** Opening Records to process block **

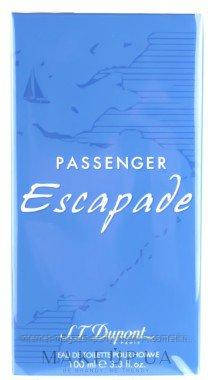 Dupont Passenger Escapade Men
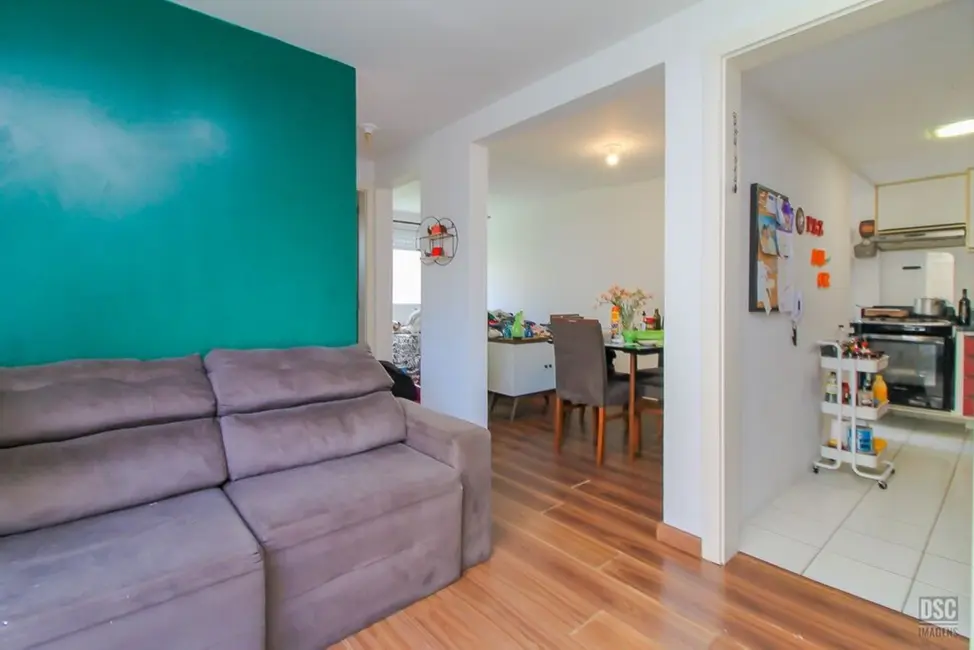 Foto 4 de Apartamento com 1 quarto à venda, 51m2 em Hípica, Porto Alegre - RS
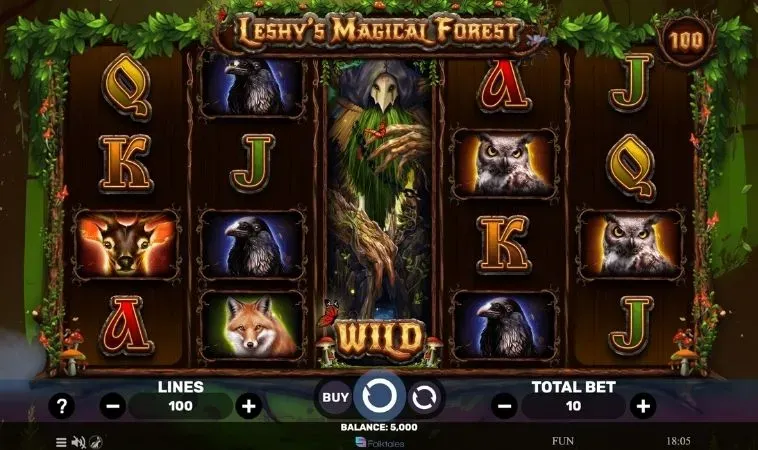 Khám Phá Trò Chơi Nổ Hũ Rừng Xanh Siêu Vui Tại New88 Ngay Hôm Nay 1 Khám Phá Trò Chơi Nổ Hũ Rừng Xanh Siêu Vui Tại New88 Ngay Hôm Nay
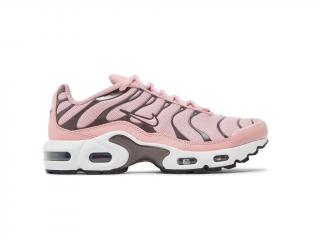 Air Max Plus GS 'Pink Glaze' Velikost: 38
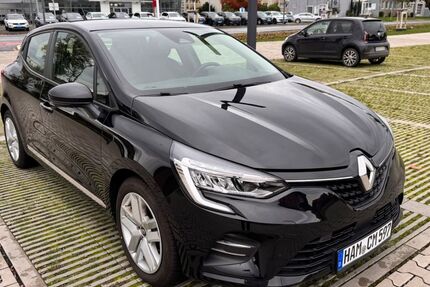 Renault Clio 72.915 km 9.500 &euro; Hamm 59077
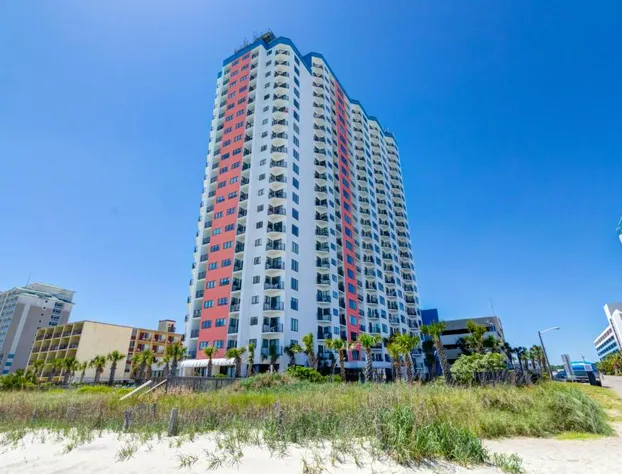 The Palace Resort by Elliott Beach Rentals hotel detail image 4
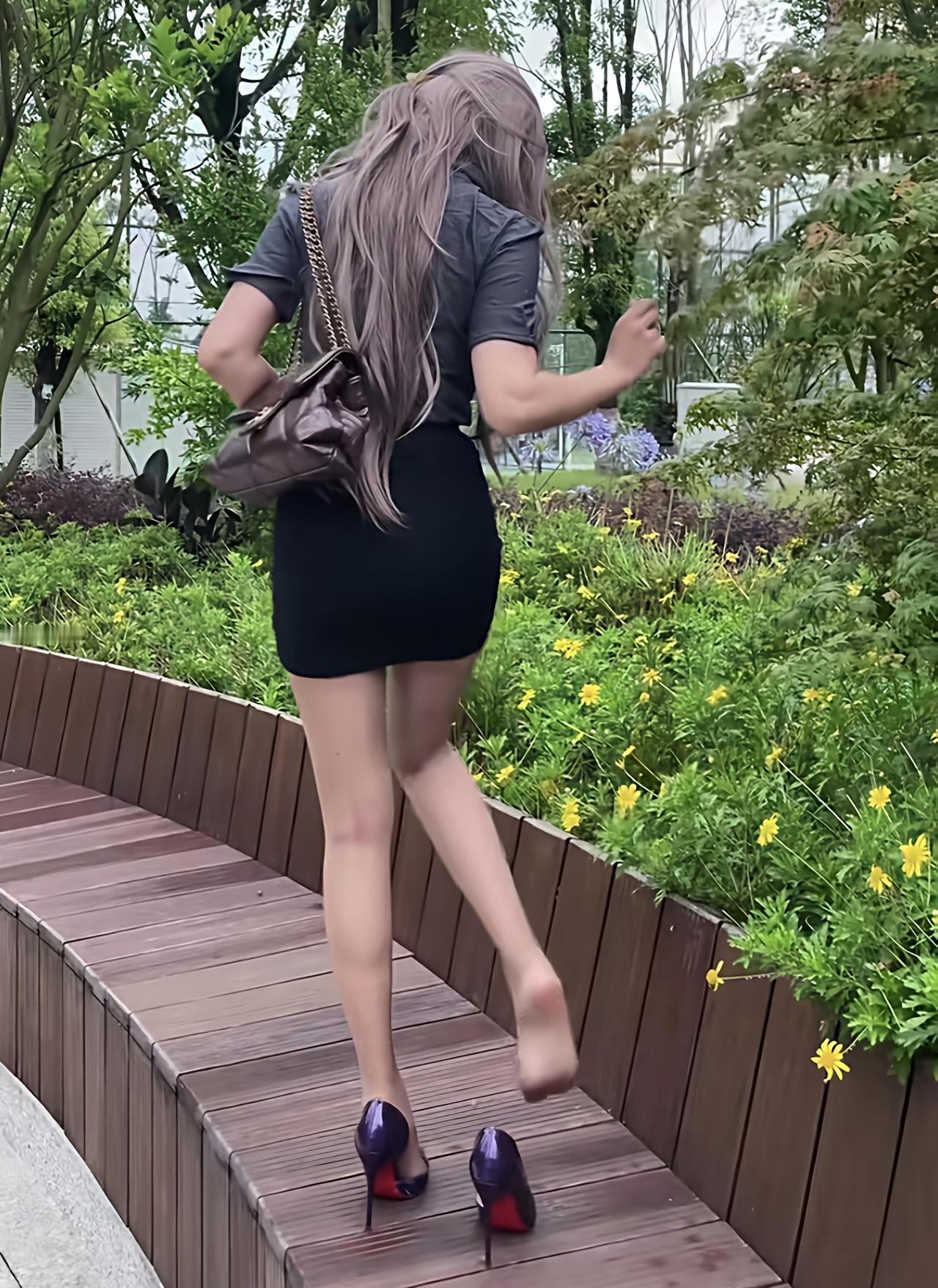 有哪些好看的高跟鞋值得推荐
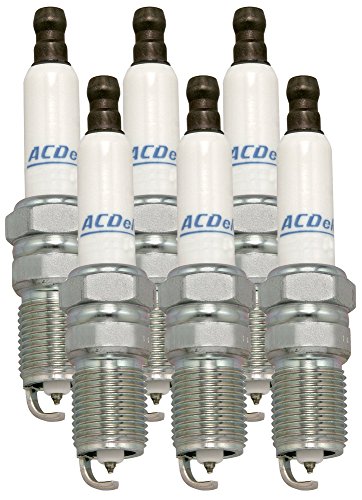 Spark Plugs AC Delco 41-101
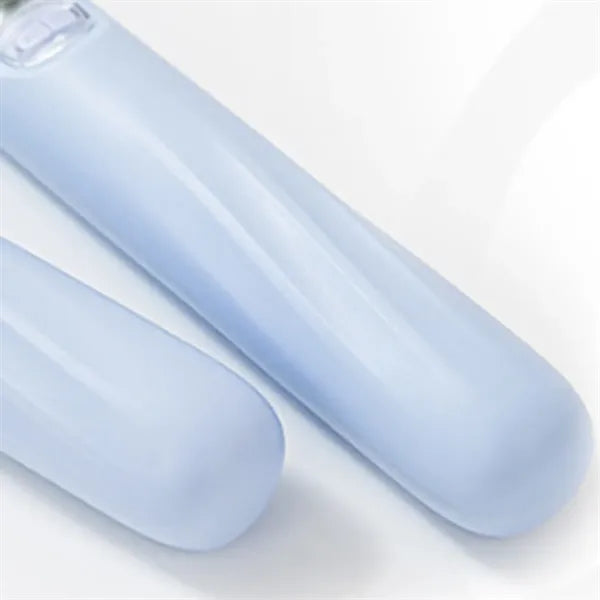 Anti-Slip Handles Durable PVC Cordless Counting Jump Rope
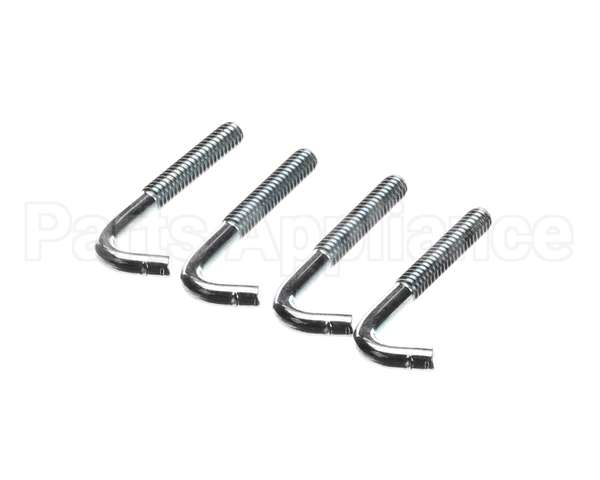 1841 Vollrath Screw (Pkg Of 4)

** Closing Records to process block **

**Your task**
Produce an exact copy of each line of data, skipping embedded images.

**Solution for this exercise**
 Dupont Passenger Escapade Men
 Foto 4 de Apartamento com 1 quarto à venda, 51m2 em Hípica, Porto Alegre - RS
 Khám Phá Trò Chơi Nổ Hũ Rừng Xanh Siêu Vui Tại New88 Ngay Hôm Nay 1 Khám Phá Trò Chơi Nổ Hũ Rừng Xanh Siêu Vui Tại New88 Ngay Hôm Nay
 Air Max Plus GS 'Pink Glaze' Velikost: 38
 Renault Clio 72.915 km 9.500 &euro; Hamm 59077
 The Palace Resort by Elliott Beach Rentals hotel detail image 4
 有哪些好看的高跟鞋值得推荐
 Spark Plugs AC Delco 41-101
 Anti-Slip Handles Durable PVC Cordless Counting Jump Rope
 1841 Vollrath Screw (Pkg Of 4)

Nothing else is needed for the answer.